Spring runoff in the River Valley area, April 15, 2014
ROXBURY — A section of Route 120 between Roxbury and Andover was closed before noon Tuesday because of rising floodwater from high temperatures and snowmelt, state and local officials said.
Flood warnings were issued early Tuesday afternoon for minor flooding of the Androscoggin River at Rumford and Auburn, and of the Swift River at Roxbury, according to the National Weather Service in Gray.
Teresa Glick said Route 120 was the only road closure in Oxford County that she knew of early Tuesday evening. Glick is deputy director of the Oxford County Emergency Management Agency in Paris.
Heavy rain forecast to fall Tuesday into Wednesday will only exacerbate the problem, Mark Hume, regional project manager for the Maine Department of Transportation, said Tuesday.
The road, known locally as the Roxbury Notch Road, will be closed for a while due to a culvert washout in the low-lying Meadow Brook area where the old satellite station used to be.
Roxbury Selectman Tim Derouche said Route 120 is open to local traffic only from the intersection of Main Street and Roxbury Notch Road at Roxbury Pond Village to the Frye cutoff road that connects routes 120 and 17. Roxbury Pond Road itself between Andover and Roxbury is closed to traffic.
"Gravel around the pipes was washed out, so it's like a pavement bridge right now," Hume said.
The road was closed because "a sudden stop from 50 (mph) to zero is something we'd like to avoid," he said. "We can't fix it while it's underwater."
That culvert was slated for replacement to better handle large flows; Hume said he'd try to get that project expedited.
Warm temperatures and rainfall have elevated flood risk in all areas. Flood potential was already high because of an above-normal snowpack, river ice and rising stream flows.

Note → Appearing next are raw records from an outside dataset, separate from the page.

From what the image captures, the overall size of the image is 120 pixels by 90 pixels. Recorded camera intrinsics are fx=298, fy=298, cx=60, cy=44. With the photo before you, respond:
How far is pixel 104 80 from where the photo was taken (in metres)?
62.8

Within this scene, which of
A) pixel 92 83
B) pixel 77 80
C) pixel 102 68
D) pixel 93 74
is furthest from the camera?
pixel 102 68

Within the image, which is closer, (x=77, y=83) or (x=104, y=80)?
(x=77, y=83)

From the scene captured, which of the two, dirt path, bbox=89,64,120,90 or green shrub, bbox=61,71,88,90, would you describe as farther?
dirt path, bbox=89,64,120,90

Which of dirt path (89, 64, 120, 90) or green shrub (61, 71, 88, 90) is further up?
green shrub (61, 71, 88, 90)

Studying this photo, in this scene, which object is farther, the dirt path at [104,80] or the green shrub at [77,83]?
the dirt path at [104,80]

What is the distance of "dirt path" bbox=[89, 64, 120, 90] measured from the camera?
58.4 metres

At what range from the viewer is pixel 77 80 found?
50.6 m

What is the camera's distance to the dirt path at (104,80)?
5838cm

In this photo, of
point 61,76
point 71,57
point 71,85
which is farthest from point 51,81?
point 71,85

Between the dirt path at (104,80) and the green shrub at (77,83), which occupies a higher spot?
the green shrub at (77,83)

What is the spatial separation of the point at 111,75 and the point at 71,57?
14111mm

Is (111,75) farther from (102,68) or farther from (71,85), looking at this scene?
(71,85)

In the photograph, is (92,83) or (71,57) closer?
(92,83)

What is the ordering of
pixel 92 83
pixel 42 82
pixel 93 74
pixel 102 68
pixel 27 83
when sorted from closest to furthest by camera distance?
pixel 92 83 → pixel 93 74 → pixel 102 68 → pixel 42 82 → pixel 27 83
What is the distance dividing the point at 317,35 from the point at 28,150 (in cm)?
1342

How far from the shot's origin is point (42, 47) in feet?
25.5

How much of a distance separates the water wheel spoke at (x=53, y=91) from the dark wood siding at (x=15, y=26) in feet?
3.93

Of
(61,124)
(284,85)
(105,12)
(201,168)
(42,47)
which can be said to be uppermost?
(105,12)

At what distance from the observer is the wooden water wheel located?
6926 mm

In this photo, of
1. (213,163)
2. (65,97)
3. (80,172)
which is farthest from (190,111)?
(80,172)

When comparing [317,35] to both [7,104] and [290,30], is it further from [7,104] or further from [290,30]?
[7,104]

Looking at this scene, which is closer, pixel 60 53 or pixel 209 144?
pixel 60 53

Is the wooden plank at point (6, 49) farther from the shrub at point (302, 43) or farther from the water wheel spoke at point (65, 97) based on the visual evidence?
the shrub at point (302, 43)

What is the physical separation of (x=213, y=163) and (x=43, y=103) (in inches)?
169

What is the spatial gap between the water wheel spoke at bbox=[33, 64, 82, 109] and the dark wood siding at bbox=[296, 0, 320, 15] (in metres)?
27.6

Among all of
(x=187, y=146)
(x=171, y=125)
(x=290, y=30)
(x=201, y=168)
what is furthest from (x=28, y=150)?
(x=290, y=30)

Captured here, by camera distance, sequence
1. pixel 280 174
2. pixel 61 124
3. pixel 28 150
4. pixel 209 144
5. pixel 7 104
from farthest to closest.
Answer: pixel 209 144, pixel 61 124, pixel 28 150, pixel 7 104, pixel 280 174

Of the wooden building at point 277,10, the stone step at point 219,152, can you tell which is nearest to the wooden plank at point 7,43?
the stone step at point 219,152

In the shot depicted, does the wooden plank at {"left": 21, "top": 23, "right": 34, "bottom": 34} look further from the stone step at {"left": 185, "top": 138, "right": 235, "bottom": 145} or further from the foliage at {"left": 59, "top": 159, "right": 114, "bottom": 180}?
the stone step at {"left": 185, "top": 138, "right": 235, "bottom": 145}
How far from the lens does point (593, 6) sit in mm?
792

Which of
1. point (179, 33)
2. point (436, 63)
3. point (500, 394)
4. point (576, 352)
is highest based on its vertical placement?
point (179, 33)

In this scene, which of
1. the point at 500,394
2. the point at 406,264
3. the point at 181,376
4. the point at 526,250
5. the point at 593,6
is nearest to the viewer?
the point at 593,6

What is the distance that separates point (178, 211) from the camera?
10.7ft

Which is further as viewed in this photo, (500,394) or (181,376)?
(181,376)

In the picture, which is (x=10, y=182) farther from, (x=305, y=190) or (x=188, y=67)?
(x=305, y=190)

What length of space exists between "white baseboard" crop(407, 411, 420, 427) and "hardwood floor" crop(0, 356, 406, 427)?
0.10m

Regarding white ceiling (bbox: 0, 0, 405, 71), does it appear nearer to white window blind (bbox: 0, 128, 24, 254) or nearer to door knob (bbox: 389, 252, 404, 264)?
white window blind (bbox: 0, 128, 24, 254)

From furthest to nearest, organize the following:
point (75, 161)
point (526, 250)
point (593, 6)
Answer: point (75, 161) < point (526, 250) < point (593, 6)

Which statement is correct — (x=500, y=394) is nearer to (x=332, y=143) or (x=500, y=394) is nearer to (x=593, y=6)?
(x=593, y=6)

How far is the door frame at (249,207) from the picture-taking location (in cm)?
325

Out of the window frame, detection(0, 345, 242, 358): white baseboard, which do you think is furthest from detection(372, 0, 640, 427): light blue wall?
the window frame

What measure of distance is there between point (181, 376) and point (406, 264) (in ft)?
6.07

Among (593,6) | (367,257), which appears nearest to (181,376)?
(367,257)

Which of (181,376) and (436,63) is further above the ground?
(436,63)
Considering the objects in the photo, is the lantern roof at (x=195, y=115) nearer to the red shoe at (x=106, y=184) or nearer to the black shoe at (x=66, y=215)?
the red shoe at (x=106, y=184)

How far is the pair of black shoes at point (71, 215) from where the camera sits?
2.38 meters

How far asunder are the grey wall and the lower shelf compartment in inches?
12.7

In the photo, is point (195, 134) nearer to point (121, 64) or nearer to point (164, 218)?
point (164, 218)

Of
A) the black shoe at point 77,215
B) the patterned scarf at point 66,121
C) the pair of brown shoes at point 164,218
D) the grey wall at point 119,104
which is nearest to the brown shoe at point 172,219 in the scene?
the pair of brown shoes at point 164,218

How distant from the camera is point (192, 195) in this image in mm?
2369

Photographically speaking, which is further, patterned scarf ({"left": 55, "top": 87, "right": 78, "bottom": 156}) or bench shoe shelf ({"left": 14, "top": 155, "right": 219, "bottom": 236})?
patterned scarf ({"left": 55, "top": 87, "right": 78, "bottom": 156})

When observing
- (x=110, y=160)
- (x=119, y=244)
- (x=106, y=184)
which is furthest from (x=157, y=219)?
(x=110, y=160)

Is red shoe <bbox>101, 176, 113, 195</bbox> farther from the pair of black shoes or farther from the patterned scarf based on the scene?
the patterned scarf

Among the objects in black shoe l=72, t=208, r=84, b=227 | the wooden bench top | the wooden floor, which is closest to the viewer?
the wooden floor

The Oxford County EMA on its Facebook site released a flood warning from late Tuesday night until Wednesday afternoon for the Androscoggin at Rumford. By 1 p.m. Tuesday, water had reached 11.1 feet. Flood stage is 15 feet.
The bulletin said the river is forecast to surpass flood stage after midnight Tuesday and to rise to near 16.5 feet by Wednesday morning. The river is expected to fall below flood stage later that morning.
The flood warning for the Androscoggin River near Auburn, also for minor flooding, is from late Tuesday night until Friday morning, the weather service bulletin stated.
By noon Tuesday, the water level was 9.5 feet; the flood stage is 13 feet. The river was forecast to rise above flood stage by early Wednesday and to continue rising to near 18 feet by Wednesday evening, and to fall below flood stage by Friday morning.
The flood warning for the Swift River in Roxbury was for Tuesday afternoon to Wednesday afternoon, according to the Oxford County bulletin. By 1 p.m. Tuesday, runoff was at 5.6 feet; flood stage is 7 feet. The Swift River was forecast to rise above flood stage late Tuesday afternoon to near 10.3 feet after midnight Tuesday, and to fall below flood stage by late Wednesday morning.
Route 17 in Byron was reduced Tuesday evening to one lane until 7 p.m. Wednesday because of water over the road, according to the MDOT.
"We closed 17 up at South Shore Drive so traffic wouldn’t get all the way down to Byron and have to turn around and go all the way back up," Hume said.
The Androscoggin River at Rumford on Tuesday was a roaring spectacle that could be heard throughout the downtown. And that was before 11:30 a.m., when heavy rain began to fall.
The flow over Rumford Falls at Brookfield Dam was expected to get even more spectacular Tuesday into Wednesday, Glick said.
Featuring a drop of 176 feet, the cascade-type waterfall is the largest vertical falls east of Niagara Falls. People come from miles around to watch, photograph and film it from the Information Center beside Route 2 during spring runoff.
Shelburne Dam in Shelburne, N.H., was expected to begin releasing water soon, increasing flows, Glick said.
Most of the Androscoggin River reservoirs behind the dams are large enough that they can accommodate spring runoff, but the Shelburne reservoir is smaller, she said.
"We're also expecting the Saco (River) to do to Fryeburg what it usually does this time of year," Glick said.
She said the agency was in a "wait-and-see" stance, because the rain was just beginning to fall. Should any flooding problems develop, Glick said she anticipated that would begin later Tuesday afternoon or evening.